The loss of hope can kill as surely as any human hand, and in Cormac McCarthy’s (2006) stunning depiction of the world after its fall the mere existence of hope seems a frail and fragile thing. In the book there are few pages that offer any true, lasting hope that the two protagonists can cling to, only fleeting moments that seem there and gone within the span of a breath. Food, shelter, and a relative amount of safety are barely recognizable in some regards when they come along, and are fully embraced for the short time they last. Humankind is a species that despite great advances and the capability for great and wondrous things will turn upon each other without much provocation in order to survive.
As it is seen in the book and the movie adaptation human beings are far too often bent
upon taking what is there to be had, never once thinking about the needs of others. The father thinks of the son often, providing an interesting counterpoint to the utter hopelessness of the story. He seeks to raise his child and teach him how to survive, but can do little else. In a land where a stranger might very well seek to take their lives for the sake of food or other useful items it is enough that the father has sought to keep his son alive when traveling alone would be so much easier.
Such an act speaks out against the hopelessness of the man’s wife, who when faced with the lack of hope after the end of the world took her own life. Left to raise their son on his own, the man did as best he could, but cannot escape the dread and ever-looming dangers just around every bend. Despite his continued perseverance and desperate, clinging hope even the father must admit at times that their situation is anything but tenable. Even after the situation he is thrust into the father still pushes forward, always cautious, always wary, but still always willing to take that next step.
Human beings are social creatures, and when pressed will band together to face a common enemy. When the enemy is the very world they live upon however unity breaks down quickly, and the need for survival takes over. In this case there are no morals, no ethics, and only the most basic need to feed, find shelter, and stay alive. The father and the son are capable of these three basic things, but it is only the father that is able to do whatever it takes to make those three necessities possible.
McCarthy’s story shows the absolute and utter desolation that is left in the wake of
mankind and how humanity responds to the ashen, decrepit wasteland that is left behind. In the
story he shows how the iniquities of humankind emerge quickly and with such savagery that it
seems as though as a species mankind has taken a step backwards in evolution. In a sense human
beings have become more akin to the beasts of the field than the thinking, reasoning creatures that once ruled the barren world that is left. When the world ends, and all social constructs are laid to rest, humans will turn upon one another in an effort to survive.
It has been stated in many different ways that human beings are the authors of their own demise, and in McCarthy’s story it is seen in stark relief that this is not just a vague and unfounded epithet.

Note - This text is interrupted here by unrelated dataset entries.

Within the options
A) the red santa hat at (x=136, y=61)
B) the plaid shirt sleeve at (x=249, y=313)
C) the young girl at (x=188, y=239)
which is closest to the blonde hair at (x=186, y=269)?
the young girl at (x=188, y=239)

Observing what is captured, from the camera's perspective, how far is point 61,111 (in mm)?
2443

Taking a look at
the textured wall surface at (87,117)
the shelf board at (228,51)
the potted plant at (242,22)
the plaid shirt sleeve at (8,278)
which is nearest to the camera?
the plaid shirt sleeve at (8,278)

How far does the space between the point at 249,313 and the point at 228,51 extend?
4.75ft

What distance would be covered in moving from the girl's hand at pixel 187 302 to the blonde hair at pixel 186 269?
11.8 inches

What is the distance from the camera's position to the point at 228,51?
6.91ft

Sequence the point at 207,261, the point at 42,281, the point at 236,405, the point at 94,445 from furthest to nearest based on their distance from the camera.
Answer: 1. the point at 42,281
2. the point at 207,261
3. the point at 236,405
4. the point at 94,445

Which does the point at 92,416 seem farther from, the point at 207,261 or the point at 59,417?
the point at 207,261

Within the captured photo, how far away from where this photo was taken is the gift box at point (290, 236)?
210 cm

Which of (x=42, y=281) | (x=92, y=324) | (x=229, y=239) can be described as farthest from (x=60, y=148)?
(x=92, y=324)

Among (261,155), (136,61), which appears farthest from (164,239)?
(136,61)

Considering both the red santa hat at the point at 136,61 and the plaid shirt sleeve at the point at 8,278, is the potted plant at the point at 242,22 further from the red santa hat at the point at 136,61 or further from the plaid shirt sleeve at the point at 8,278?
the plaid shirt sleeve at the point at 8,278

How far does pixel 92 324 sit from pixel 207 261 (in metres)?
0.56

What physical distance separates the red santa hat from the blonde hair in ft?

Human beings, despite being social, are also at their core little better than animals when all niceties and social graces are stripped away. A prime example comes during the story when the father and the son are forced to retrieve their belongings from a thief who sought to take what was theirs. The father demands the thief return what was stolen, and then, with his son watching on appalled and terrified, instructs the thief to strip naked and place his own items upon the cart. When survival is on the line there is no low to which many humans will not lower themselves.
It is a bleak and unforgiving landscape that McCarthy paints in his tale. Humankind, for all that its members aspire to hope and a better existence, are driven by chaos just as much as order, and will embrace the former in favor of the latter quite often. Being bad is the easy path, the method by which many would ascribe to in a time of need. The act of being righteous, uplifting, and presenting a beacon of hope in times of great need is exhausting, not to mention futile when the looming dark creeps ever closer. Even a light that shines bright produces more and more shadows. In this manner the hope of humanity is still its downfall.
Humans are meant to live with one another, yet they are also meant to be their own
destruction. The story of The Road details this with great relish, showing hope only to break up
the monotony of depression. Humankind seeks its own destruction, and needs no other force to
facilitate such a decline. When humanity falls it will be by its own hand.
Works Cited
McCarthy, Cormac. The Road. New York: Vintage Books, 2006. Print.